PERBEDAAN BANK SYARIAH DAN BANK KONVENSIONAL

Tidak sedikit masyarakat umum dan bahkan kalangan intelektual terdidik, yang belum memahami konsep bank syariah. Penelitian yang dilakukan baru-baru ini oleh Bank Indonesia bekerjasama dengan IPB Bogor, UNDIP Semarang dan FE Universitas Brawijaya untuk kawasan Pulau jawa, menunjukkan bahwa ada 10,2% masyarakat yang menganggap bahwa bank syariah sama saja dengan bank konvensional. Mereka juga beranggapan bagi hasil dan margin keuntungan, sama saja dengan bunga.
Mereka mengklaim, bahwa bagi hasil hanyalah nama lain dari sistem bunga. Tegasnya, bagi hasil dan bunga sama saja. Pandangan ini juga masih terdapat di kalangan sebagian kecil ustazd yang belum memahami konsep dan operasional bagi hasil.


Perbedaan
Dalam tulisan ini akan diuraikan setidaknya lima perbedaan mendasar bank syariah dengan bank konvensional. Pertama, bank syariah berdasarkan bagi hasil dan margin keuntungan, sedangkan bank biasa memakai perangkat bunga. Kedua, pada bank syariah hubungan dengan bank syariah berbentuk kemitraan. Sedangkan pada bank biasa hubungan itu berbentuk debitur – kreditur. Ketiga, bank syariah melakukan investasi yang halal saja, sedangkan bank biasa, bisa halal, syubhat dan haram. Keempat, bank syariah berorientasi keuntungan duniawi dan ukhrawi, yakni sebagai pengamalan syariah. Sedangkan orientasi bank biasa semata duniawi. Kelima, bank syariah tidak melakukan spekulasi mata uang asing dalam operasionalnya untuk meraup keuntungan, sedangkan biasa, banyak yang masih melakaukan. Bank syariah tidak memandang uang sebagai komoditi, sedangkan bank syariah tidak memandang uang sebagai komoditi, sedangkan bank biasa cenderung berpandangan demikian.

### Data yang Diberikan

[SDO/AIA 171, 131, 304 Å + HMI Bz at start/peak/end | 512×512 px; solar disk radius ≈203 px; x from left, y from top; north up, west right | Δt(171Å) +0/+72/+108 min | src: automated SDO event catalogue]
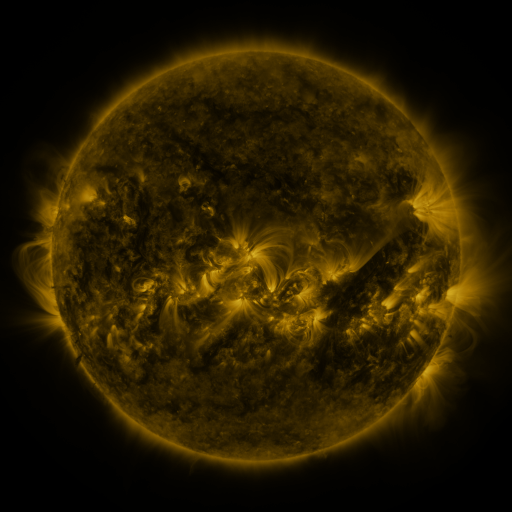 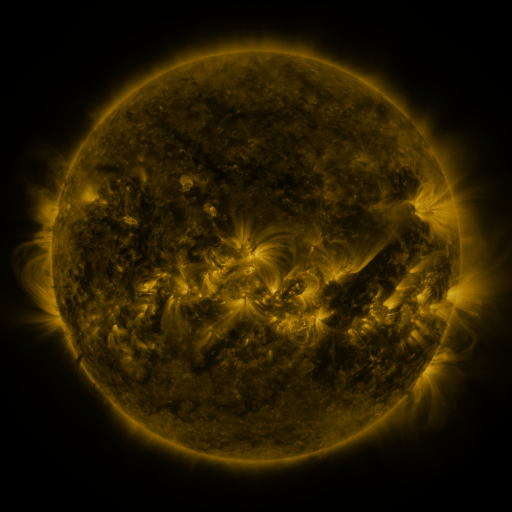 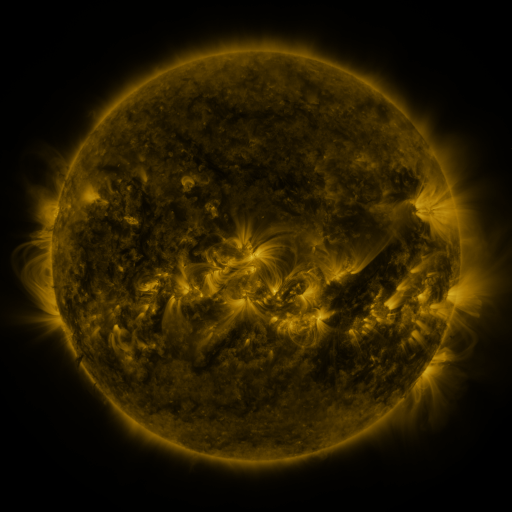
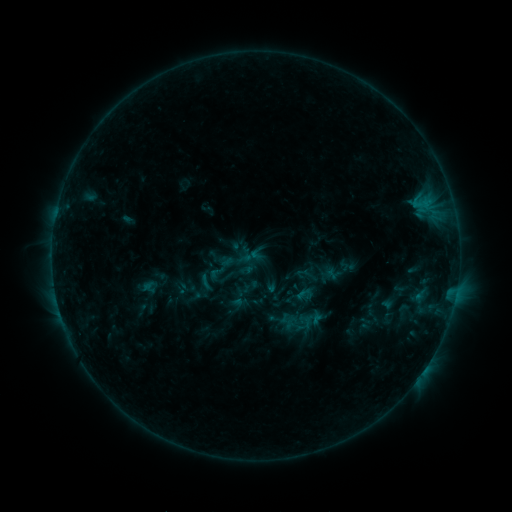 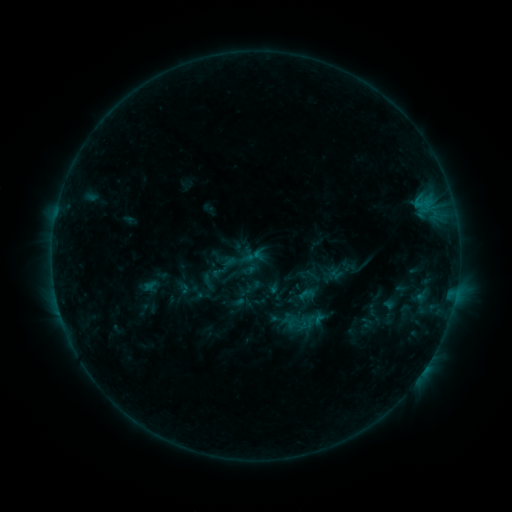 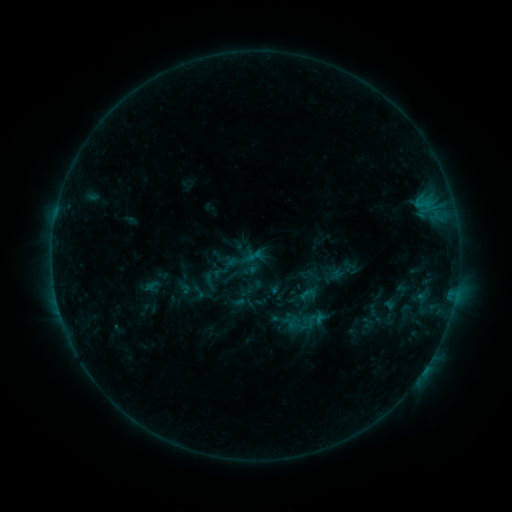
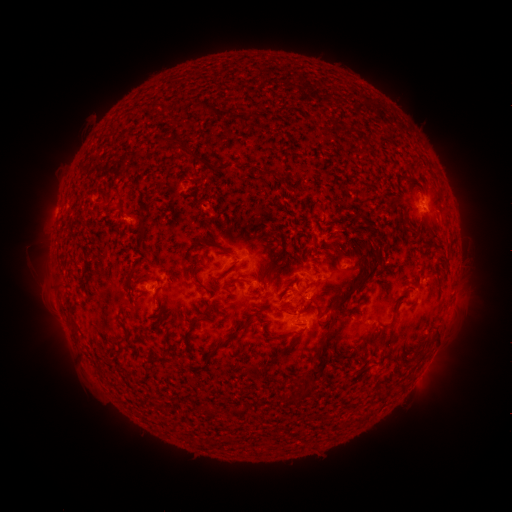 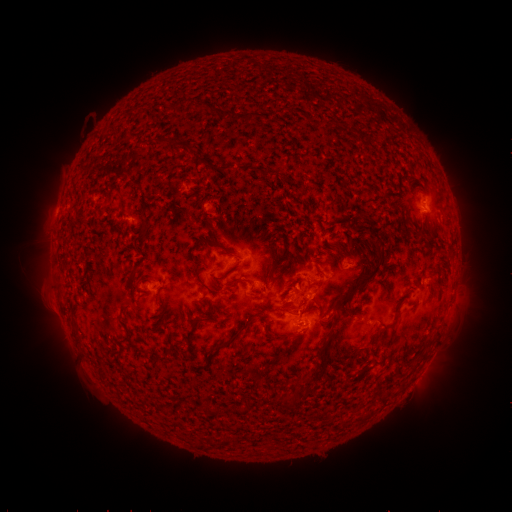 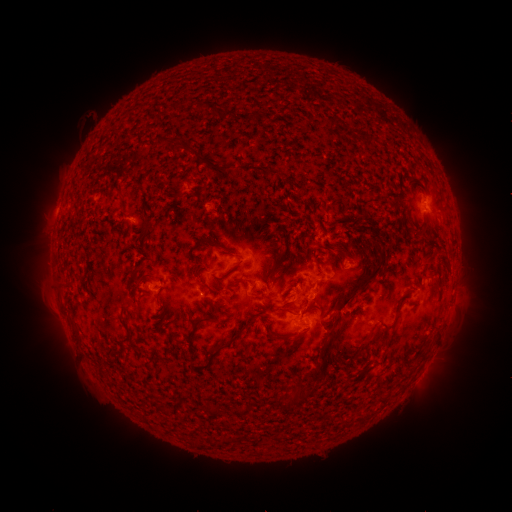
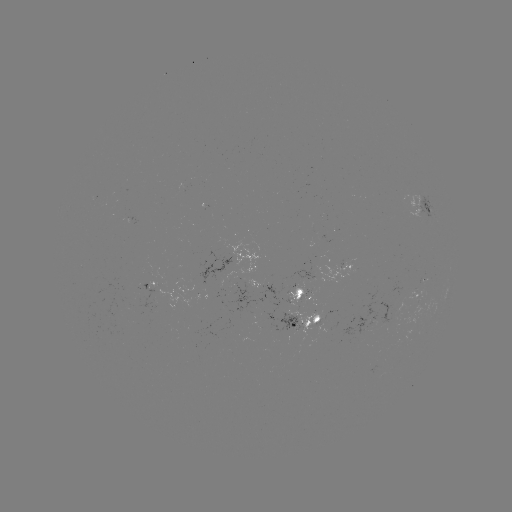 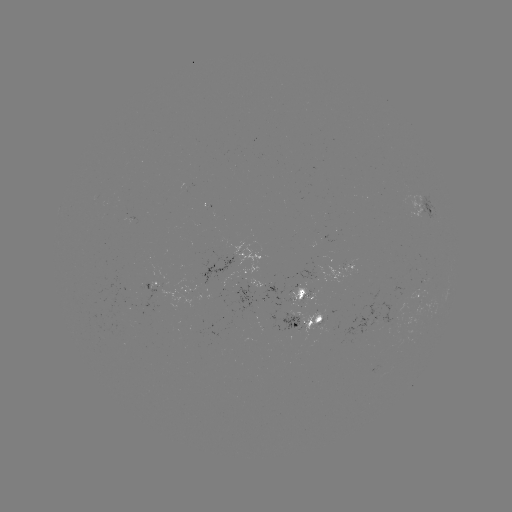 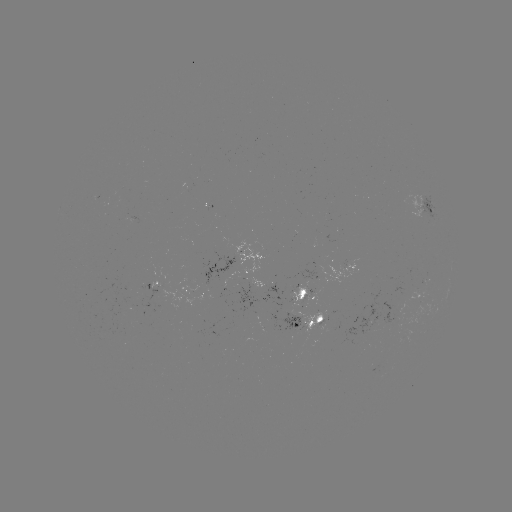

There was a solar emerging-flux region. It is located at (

### Soal
Tulis ulang paragraf yang diawali "Tidak sedikit masyarakat umum" dalam teks tentang perbedaan bank syariah dan bank konvensional di atas sebagai daftar poin singkat. Pertahankan fakta utamanya.

### Jawaban Lengkap
- Banyak masyarakat umum, bahkan kalangan intelektual terdidik, belum memahami konsep bank syariah.
- Penelitian Bank Indonesia bersama IPB Bogor, UNDIP Semarang, dan FE Universitas Brawijaya di kawasan Pulau Jawa menunjukkan bahwa 10,2% masyarakat menganggap bank syariah sama saja dengan bank konvensional.
- Kelompok ini juga menganggap bagi hasil dan margin keuntungan sama saja dengan bunga.